When I decided to travel to Long Beach, California for the Central Conference of American Rabbis (CCAR) conference, I was full of a lot of emotion. I was excited, nervous, inspired, intimidated and a little frightened. This was going to be the first time in my life in which I was going to be in a room full of 500 rabbis...500 colleagues...500 new friends. Looking over the conference program schedule, I began to become even more excited as I was preparing myself for what would be an amazing learning experience.
Here we are, almost finished with Day 2 of the conference...and I find myself inspired, energized and ready to apply what I have learned in my daily life. And, yet, we have 2 more full days left...so much more to soak in, so much more to reflect upon. I do realize that one of the most important aspects of my job/life as a rabbi is the powerful responsibility I have with regards to applying my experiences and knowledge with my congregants. After all, my experiences will be worth so much more to me if I am able to pass on these experiences and life changing events to those I serve.

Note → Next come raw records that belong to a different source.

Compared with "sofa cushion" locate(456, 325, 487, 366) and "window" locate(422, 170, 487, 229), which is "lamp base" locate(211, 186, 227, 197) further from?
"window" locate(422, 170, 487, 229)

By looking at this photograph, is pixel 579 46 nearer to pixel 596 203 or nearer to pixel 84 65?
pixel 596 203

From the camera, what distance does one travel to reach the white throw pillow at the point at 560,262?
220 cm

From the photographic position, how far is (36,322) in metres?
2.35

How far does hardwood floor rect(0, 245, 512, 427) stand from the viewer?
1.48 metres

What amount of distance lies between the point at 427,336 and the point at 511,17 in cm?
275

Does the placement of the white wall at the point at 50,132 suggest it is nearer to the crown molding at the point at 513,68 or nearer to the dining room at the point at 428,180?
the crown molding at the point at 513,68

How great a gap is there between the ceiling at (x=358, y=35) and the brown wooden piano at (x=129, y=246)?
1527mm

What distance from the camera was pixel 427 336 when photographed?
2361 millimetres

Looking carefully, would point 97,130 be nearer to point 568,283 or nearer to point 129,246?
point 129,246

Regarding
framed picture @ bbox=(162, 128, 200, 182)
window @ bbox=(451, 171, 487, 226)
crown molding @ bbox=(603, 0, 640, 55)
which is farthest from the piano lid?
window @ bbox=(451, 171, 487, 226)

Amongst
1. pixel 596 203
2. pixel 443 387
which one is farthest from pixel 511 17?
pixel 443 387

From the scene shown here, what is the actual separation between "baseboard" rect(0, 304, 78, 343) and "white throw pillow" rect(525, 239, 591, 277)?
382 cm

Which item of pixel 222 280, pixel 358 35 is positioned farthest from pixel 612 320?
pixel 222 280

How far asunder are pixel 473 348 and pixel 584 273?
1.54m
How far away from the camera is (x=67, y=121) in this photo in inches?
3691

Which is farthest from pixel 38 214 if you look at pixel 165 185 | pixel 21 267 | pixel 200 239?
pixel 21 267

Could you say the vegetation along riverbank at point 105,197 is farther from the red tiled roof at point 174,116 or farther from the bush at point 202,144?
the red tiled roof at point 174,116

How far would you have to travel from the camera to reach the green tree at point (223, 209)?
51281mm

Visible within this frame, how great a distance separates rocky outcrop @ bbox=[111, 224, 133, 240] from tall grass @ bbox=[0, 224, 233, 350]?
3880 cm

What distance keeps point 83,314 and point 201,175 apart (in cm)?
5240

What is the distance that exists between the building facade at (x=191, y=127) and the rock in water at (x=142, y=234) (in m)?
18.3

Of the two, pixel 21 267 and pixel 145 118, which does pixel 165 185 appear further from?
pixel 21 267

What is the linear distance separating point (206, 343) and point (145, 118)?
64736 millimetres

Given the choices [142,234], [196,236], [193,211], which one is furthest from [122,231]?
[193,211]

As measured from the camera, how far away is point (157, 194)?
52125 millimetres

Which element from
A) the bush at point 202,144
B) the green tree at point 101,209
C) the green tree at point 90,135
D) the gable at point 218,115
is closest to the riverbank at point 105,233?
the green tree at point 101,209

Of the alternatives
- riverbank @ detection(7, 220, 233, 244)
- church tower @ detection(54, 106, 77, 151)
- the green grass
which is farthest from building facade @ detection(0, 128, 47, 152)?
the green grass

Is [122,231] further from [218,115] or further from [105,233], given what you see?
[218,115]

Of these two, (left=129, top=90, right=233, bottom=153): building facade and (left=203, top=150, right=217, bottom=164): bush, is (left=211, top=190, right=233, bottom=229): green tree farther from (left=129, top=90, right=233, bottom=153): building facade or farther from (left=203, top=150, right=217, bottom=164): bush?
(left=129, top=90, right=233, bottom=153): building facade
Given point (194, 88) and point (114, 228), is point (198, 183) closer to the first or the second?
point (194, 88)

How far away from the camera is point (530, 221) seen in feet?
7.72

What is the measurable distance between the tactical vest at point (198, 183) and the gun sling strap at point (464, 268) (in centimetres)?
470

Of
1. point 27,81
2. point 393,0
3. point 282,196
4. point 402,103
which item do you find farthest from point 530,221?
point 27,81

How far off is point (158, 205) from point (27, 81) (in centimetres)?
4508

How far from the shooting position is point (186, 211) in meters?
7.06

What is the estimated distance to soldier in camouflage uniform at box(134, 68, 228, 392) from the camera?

And, yet, there is a little bit of this grand conference experience that I claim for my own. I need to be able to reflect upon this convention...reflect upon the many conversations and ideas that have been presented to me. I need to be able to think about and decide for myself what I want to teach and share with my community. The theme of our convention is "Rabbis Leading the Shift: Jewish Possibility in a Rapidly Changing World." Therefore, it is incredibly important that I AM able and WILLING to share these ideas, thoughts, etc. with my community. I need to make these decisions, and I know my community trusts me and will allow me to do so.
So, what have I learned or thought about so far? We have spent a lot of time today speaking about the Jewish responsibility to those in our world - and more specifically to those in our beloved United States who are living in situations less equal to others. And, yet, I find myself torn between my desire to work with those in our Atlanta community and those in the larger US community and even further to the Global community. And, thus, these questions make up the bulk of what I am required and what I need to consider and reflect upon.
Where does that leave me (us)? Well, the conversation, the shift has begun. It is up to us as a community to come together and work together. The first step, however, is my reflecting upon and sharing with my community these thoughts and experiences. However, I cannot do these reflections alone. I need members of my community to come together with me to discuss and decipher these thoughts and experiences.
That is where we are - let's continue the shift that has begun!
Kein Yehi Ratzon....may this be God's Will.